Erythema multiforme minor is an acute, self-limited inflammatory condition that primarily involves the skin and can be precipitated by drugs or infections, most commonly herpes simplex [53]. The acute phase of this disease includes a conjunctivitis of variable severity, which can be pseudo-membranous and lead to scarring and fibrotic obliteration of the lacrimal ducts. StevensJohnson syndrome (also known as erythema multiforme major) characteristically involves two or more mucous membranes, including the conjunctiva. It also occurs after administration of many different drugs and systemic infectious diseases [53]. After the acute episode has subsided, squamous metaplasia with keratinization and goblet cell loss may develop in the conjunctival epithelium [50,54]. Recurrent or prolonged inflammation may worsen LKC in this condition [55].
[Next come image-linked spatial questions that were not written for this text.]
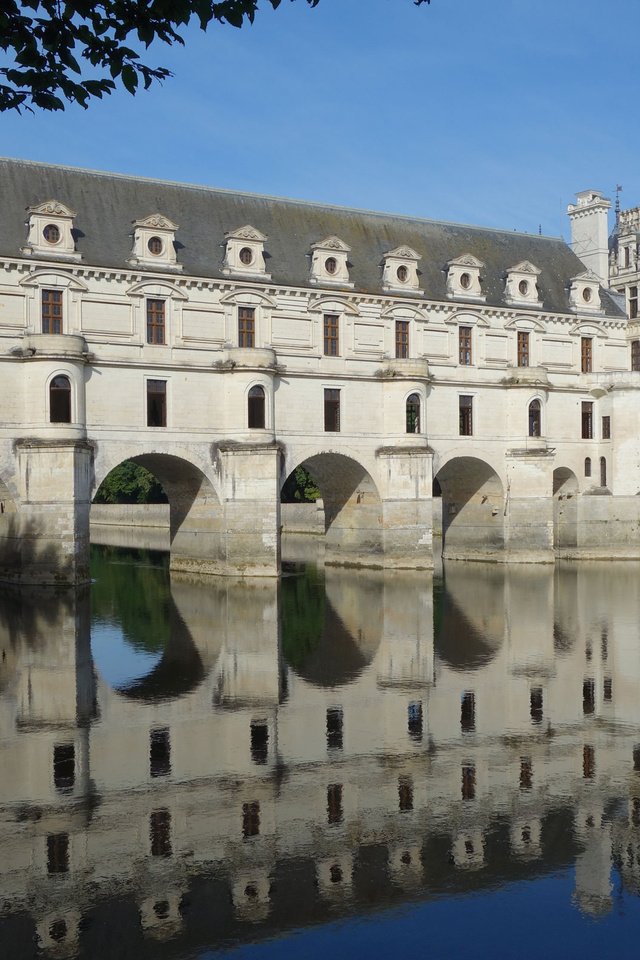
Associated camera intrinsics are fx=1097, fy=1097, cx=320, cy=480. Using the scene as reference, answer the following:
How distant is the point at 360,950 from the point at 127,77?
7437mm

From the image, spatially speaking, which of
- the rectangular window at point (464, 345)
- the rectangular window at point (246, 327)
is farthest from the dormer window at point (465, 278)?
the rectangular window at point (246, 327)

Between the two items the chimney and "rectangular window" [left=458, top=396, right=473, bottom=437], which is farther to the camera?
the chimney

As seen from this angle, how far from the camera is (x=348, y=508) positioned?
143 ft

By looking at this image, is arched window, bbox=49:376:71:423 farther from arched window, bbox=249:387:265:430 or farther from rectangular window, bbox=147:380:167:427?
arched window, bbox=249:387:265:430

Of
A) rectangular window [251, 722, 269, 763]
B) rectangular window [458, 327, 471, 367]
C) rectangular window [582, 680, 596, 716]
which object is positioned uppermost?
rectangular window [458, 327, 471, 367]

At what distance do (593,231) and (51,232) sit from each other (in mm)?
27632

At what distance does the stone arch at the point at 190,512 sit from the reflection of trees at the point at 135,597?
4.36 ft

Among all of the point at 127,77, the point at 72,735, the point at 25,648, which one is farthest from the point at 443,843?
the point at 25,648

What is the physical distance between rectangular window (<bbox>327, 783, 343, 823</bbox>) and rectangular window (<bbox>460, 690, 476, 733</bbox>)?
3510 millimetres

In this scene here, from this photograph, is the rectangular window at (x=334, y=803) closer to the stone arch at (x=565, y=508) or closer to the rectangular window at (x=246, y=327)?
the rectangular window at (x=246, y=327)

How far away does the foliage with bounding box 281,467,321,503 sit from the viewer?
217 feet

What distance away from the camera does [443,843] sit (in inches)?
439

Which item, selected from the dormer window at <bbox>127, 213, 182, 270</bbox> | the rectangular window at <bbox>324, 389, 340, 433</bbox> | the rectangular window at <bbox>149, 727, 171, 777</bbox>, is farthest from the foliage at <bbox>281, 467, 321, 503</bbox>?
the rectangular window at <bbox>149, 727, 171, 777</bbox>

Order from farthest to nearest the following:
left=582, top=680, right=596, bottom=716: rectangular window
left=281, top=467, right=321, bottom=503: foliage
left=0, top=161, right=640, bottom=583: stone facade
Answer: left=281, top=467, right=321, bottom=503: foliage < left=0, top=161, right=640, bottom=583: stone facade < left=582, top=680, right=596, bottom=716: rectangular window
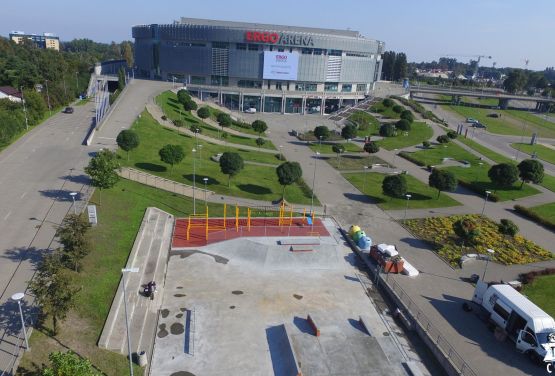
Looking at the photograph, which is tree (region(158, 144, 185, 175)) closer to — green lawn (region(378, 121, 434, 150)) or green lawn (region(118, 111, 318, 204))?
green lawn (region(118, 111, 318, 204))

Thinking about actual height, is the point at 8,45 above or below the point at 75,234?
above

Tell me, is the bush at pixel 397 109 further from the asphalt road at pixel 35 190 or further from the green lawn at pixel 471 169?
the asphalt road at pixel 35 190

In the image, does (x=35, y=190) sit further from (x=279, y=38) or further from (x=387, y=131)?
(x=279, y=38)

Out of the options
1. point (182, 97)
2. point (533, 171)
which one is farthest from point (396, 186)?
point (182, 97)

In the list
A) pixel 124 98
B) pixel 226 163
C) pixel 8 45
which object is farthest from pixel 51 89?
pixel 8 45

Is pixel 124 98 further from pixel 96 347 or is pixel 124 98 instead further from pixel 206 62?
pixel 96 347

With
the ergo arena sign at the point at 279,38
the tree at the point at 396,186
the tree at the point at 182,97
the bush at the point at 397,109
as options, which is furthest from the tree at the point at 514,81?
the tree at the point at 396,186
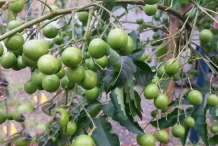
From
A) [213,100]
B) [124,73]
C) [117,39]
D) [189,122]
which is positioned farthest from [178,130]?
[117,39]

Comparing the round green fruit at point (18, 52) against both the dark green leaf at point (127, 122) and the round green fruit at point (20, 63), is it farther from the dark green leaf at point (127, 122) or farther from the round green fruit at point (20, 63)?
the dark green leaf at point (127, 122)

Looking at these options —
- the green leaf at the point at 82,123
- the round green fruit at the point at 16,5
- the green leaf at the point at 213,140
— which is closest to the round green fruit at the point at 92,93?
the green leaf at the point at 82,123

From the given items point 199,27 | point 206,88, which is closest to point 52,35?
point 206,88

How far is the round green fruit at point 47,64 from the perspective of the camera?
2.10 feet

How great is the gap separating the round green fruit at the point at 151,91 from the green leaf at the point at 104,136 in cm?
16

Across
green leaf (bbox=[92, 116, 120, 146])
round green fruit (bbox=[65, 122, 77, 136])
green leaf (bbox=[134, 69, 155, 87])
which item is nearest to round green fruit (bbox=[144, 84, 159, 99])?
green leaf (bbox=[134, 69, 155, 87])

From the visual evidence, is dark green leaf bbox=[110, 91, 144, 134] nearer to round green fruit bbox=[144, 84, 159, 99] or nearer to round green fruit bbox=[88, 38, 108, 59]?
round green fruit bbox=[144, 84, 159, 99]

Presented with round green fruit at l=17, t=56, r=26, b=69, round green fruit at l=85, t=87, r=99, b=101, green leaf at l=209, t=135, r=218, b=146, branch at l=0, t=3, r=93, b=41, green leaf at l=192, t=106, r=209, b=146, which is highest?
branch at l=0, t=3, r=93, b=41

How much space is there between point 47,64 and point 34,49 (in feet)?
0.17

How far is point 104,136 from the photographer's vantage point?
85cm

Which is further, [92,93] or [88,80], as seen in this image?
[92,93]

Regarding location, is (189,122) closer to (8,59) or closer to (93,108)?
(93,108)

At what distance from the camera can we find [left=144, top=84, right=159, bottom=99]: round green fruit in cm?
90

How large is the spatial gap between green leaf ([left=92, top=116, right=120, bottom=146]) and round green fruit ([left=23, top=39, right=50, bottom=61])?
30 cm
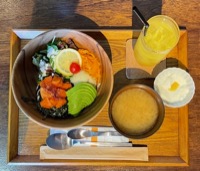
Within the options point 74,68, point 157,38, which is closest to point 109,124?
point 74,68

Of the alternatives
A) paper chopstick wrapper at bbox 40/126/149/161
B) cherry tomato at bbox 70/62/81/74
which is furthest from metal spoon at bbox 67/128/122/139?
cherry tomato at bbox 70/62/81/74

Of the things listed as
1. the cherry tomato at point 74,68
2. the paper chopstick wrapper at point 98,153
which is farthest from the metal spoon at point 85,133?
the cherry tomato at point 74,68

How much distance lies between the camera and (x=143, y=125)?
1.13 m

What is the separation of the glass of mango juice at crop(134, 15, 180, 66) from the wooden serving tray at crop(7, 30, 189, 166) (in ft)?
0.21

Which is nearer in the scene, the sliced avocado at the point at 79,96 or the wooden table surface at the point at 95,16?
the sliced avocado at the point at 79,96

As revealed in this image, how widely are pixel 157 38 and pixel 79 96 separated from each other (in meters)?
0.33

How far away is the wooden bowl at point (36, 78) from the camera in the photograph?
103 centimetres

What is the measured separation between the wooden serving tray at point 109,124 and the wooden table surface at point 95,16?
0.05 meters

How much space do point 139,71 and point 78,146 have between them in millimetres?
331

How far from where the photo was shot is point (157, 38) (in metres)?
1.16

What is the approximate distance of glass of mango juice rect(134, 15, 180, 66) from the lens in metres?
1.12

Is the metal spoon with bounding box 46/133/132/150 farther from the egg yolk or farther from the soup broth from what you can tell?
the egg yolk

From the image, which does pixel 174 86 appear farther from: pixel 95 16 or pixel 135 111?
pixel 95 16

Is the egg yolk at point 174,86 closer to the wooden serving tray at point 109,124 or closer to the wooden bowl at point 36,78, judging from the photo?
the wooden serving tray at point 109,124
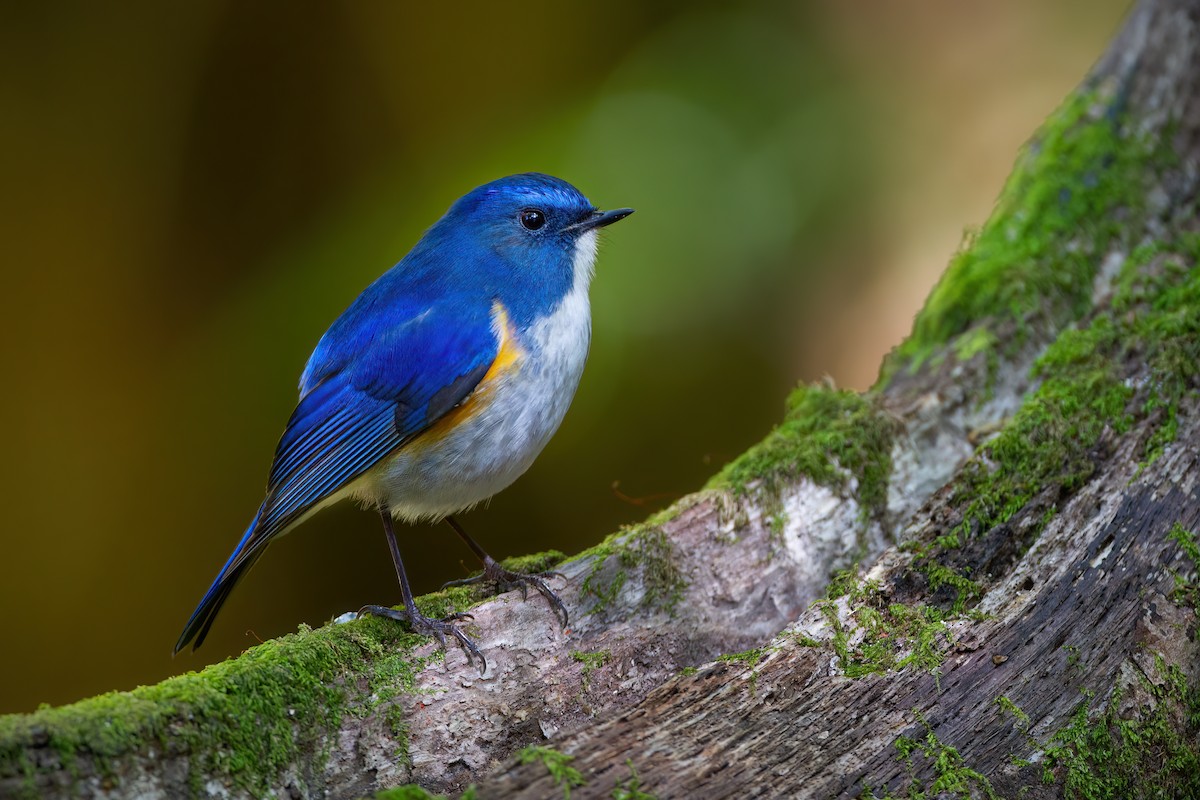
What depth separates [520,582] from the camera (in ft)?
10.1

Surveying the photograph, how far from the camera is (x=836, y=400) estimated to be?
149 inches

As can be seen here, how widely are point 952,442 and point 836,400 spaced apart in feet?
1.43

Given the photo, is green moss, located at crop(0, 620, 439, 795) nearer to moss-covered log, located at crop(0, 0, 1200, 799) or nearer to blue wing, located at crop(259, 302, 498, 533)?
moss-covered log, located at crop(0, 0, 1200, 799)

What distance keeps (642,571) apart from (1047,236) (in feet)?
8.04

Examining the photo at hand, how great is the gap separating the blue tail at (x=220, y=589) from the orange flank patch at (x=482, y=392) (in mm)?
563

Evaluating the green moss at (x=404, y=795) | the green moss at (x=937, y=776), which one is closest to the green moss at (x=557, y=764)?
the green moss at (x=404, y=795)

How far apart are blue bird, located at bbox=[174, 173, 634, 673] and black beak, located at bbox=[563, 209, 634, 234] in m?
0.10

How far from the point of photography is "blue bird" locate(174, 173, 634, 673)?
2982mm

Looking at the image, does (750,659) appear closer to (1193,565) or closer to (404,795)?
(404,795)

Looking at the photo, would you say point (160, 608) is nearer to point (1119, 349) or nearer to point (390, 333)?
point (390, 333)

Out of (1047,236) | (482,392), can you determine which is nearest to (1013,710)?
(482,392)

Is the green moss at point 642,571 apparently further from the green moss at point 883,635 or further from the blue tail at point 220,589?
the blue tail at point 220,589

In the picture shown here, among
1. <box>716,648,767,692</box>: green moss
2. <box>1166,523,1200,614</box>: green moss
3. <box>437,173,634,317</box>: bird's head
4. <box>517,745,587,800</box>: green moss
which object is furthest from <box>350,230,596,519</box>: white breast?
<box>1166,523,1200,614</box>: green moss

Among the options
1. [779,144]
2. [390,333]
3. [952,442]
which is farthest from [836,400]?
[779,144]
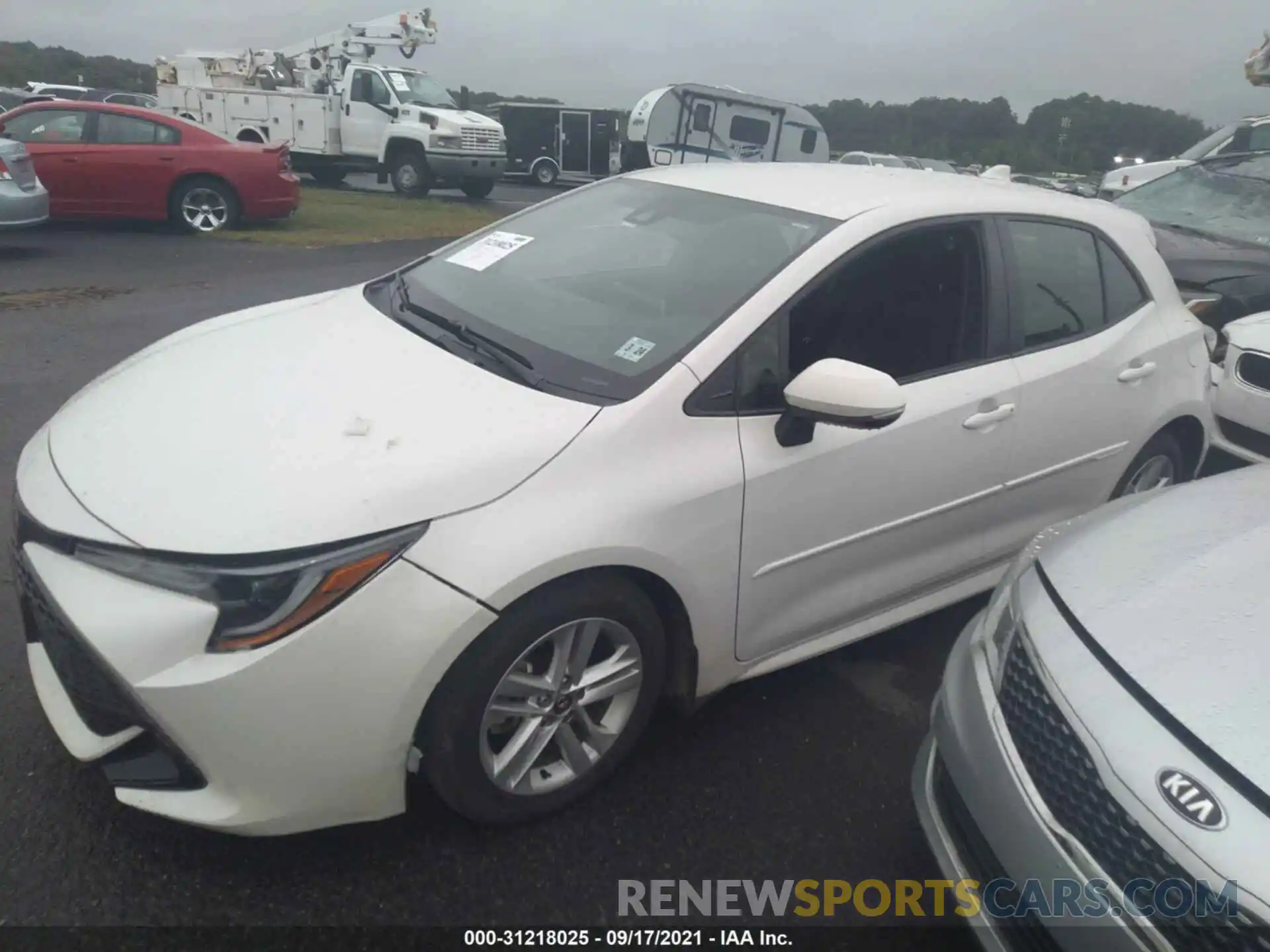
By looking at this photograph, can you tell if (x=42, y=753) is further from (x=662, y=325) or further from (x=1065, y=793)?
(x=1065, y=793)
Chemical trauma to the ocular surface with either alkaline or acidic substances may cause dry eye by damage to or destruction of the ocular surface epithelia and the lacrimal and meibomian gland ductules [56].

VII. ENDOCRINE IMBALANCE

As reviewed in Chapter 8, androgenic hormones play an important role in supporting the secretory immune function of the lacrimal glands [57,58]. The meibomain glands are also androgen target organs [59]. Relative androgen deficiency might explain the greater prevalence of dry eye in women. Consistent with this, Sjögren’s syndrome KCS occurs almost exclusively in women [60]. Androgen levels decrease with age in both sexes and may be responsible in part for the age-related deterioration in tear secretion. Hormone replacement therapy in postmenopausal women may also be associated with dry eye. Women taking estrogen replacement therapy are at a greater risk for developing dry eye than women taking a combination of estrogen and progesterone [61]. It has not been established whether oral contraceptives lower aqueous tear production [62].